先日夫と次女が魚釣りに行くと言い出した。

魚釣りは好きな人と苦手な人がいると思うが、私は苦手なのである。

理由はたぶん「いらちな性格」が原因だと思っている。魚が罠にかかるまで、じーっと待っているのが退屈なのだ。

夫は自分と違って、その待っている時間を楽しめる人なのだと思う。娘たちも魚釣りが好きなので、3人は共通の趣味を持っている。

とにかく、やいのやいのと釣竿だのバケツだの仕掛けだのと準備をし、妙なサングラスをかけてパナマ帽をかぶり、二人でうきうきしながら出かけて行ったのである。

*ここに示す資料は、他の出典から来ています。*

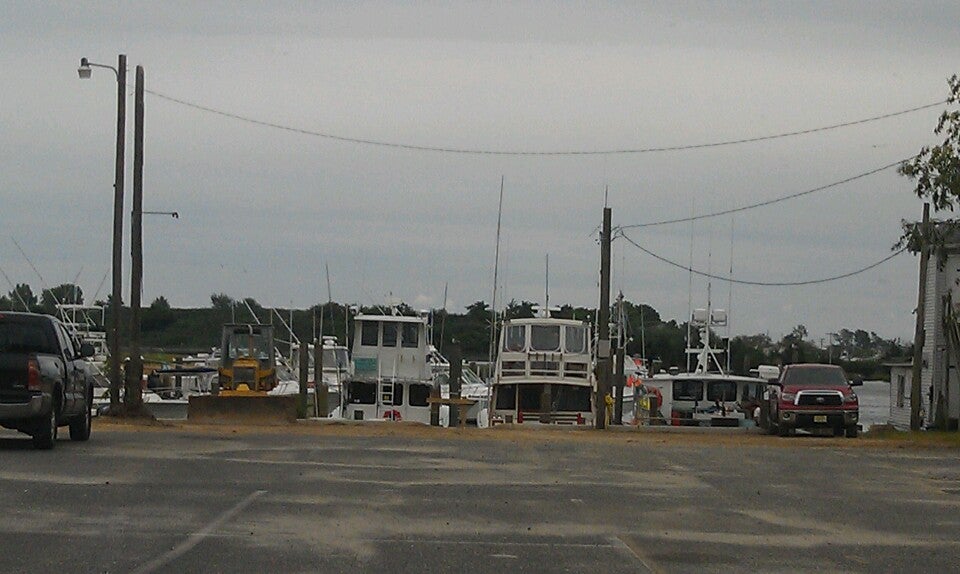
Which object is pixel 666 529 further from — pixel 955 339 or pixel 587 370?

夕方すぎにバケツを片手に「ただいまー!」と帰宅した二人。

その弾むような声から「これは結構釣れたんちがうか!?」と期待した私。次女が満面の笑みで差し出すバケツの中には、チョロチョロと泳ぐ小魚が3匹。青べら、がしら、あぶらめ。

「え?これだけ・・・?」と心の中で思ったがあまりにも嬉しそうに釣りをしていた状況を細かく説明してくれるので、ふんふんとうなずき話を聞いた。

ところが、その天真爛漫な笑顔から一転、急に現実的な顔になりこう言ったのである。

「ベラは塩焼き、がしらとあぶらめは煮付けにしてね。」

この3匹ぽっちの小魚を調理せよと言い出したのである。しかも生きてる。食べるとなると〆なければならない。
夫が釣りに行ってもいつも釣ったその場で〆て持ち帰っていたので、生きたままの魚を〆たことはなかったのだ。
夫はわが子にその瞬間を見せることを考え、今回初めて生きたまま元気に泳ぐ魚を持ち帰ったのだろう。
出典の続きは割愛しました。